Likewise, the glory of the Lord finds Beret in the midst of the sacraments: communion and marriage. The Lord sends the minister across the plains to seek out her heart and win it back for Him. He comes running to find her and bring her to the feast of divine grace. Communion and absolution free her from Satan’s grip, and, as she listens later at the barn door to Per Hansa’s conversation with Hans Olsa, her husband’s love for her restores her to full sight. While her marriage isn’t perfect and there is more spiritual healing to go, she is relieved of a heavy burden and she finds herself at home, and “the feeling of home-coming filled her with such joy, that she could only laugh at her bewilderment” (Rolvaag 479). It is not so much finding something to hide behind in the mode of Adam and Eve that brings Beret home, but rather being seen and loved by a merciful God.
And yet, being at home in this life is always only a foreshadowing of the true home to come. Sitting on the couch in my own home once again, I pondered Per Hansa’s face in dismay, “ashen and drawn. His eyes were set toward the west” (Rolvaag 531). Even after Beret’s healing, her marriage is far from perfect and her husband dies. It is truly a vale of tears in which she lives. The homecoming of her healing was but a foretaste of the Heavenly homecoming she hopes for.
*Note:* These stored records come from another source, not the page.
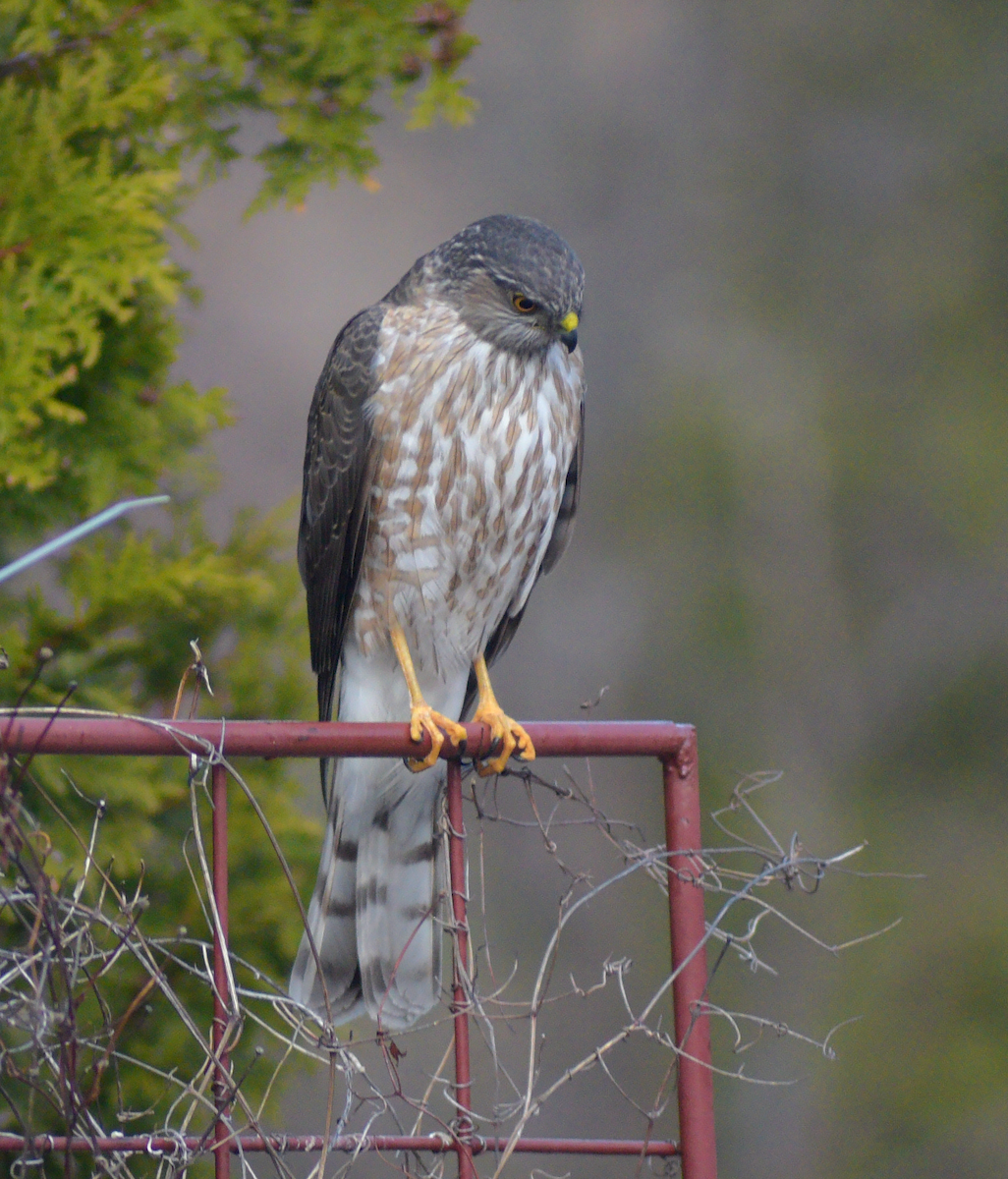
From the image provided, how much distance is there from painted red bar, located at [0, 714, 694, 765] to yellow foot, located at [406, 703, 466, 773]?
0.12m

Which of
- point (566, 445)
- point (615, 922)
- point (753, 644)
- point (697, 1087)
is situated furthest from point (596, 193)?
point (697, 1087)

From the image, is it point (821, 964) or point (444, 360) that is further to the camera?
point (821, 964)

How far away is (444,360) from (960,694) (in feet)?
17.5

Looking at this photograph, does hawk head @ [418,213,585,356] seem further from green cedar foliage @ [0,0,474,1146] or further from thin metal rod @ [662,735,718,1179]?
thin metal rod @ [662,735,718,1179]

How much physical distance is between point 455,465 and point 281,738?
103cm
My heart resonated with Beret’s astonished gratitude on returning home, but how often do I get stuck, like Per Hansa on the prefigurement rather than on Heaven itself? How often is my face set stubbornly to the west like Per Hansa’s? My vision of the perfect home and family so easily becomes an idol, and I build unrealistic castles in the clouds. Even in day-to-day tasks, I clean my house out of egoism rather than out of hospitality, and I am loath to practice mortifications or give up small comforts. I daily make the same mistake he does: I try to build Heaven on earth.
My return home from Hungary is a small taste of our Heavenly homecoming. Even at home, my restless heart calls out to my God each day. Indeed, my heart is restless until it rests in Him. How glorious that on this earthly pilgrimage, He comes running out to meet me in the graces of the Sacraments time and time again to bring me farther along this rocky, and oh so beautiful, road to heaven.

About Carolyn Seida
Carolyn Seida lives in Skokie, IL with her husband and two young girls. When she’s not reading, she enjoys her small vegetable garden, being outside, homeschooling her kids, and playing guitar very badly. She is grateful for the Well-Read Mom community for always keeping her reading and thinking.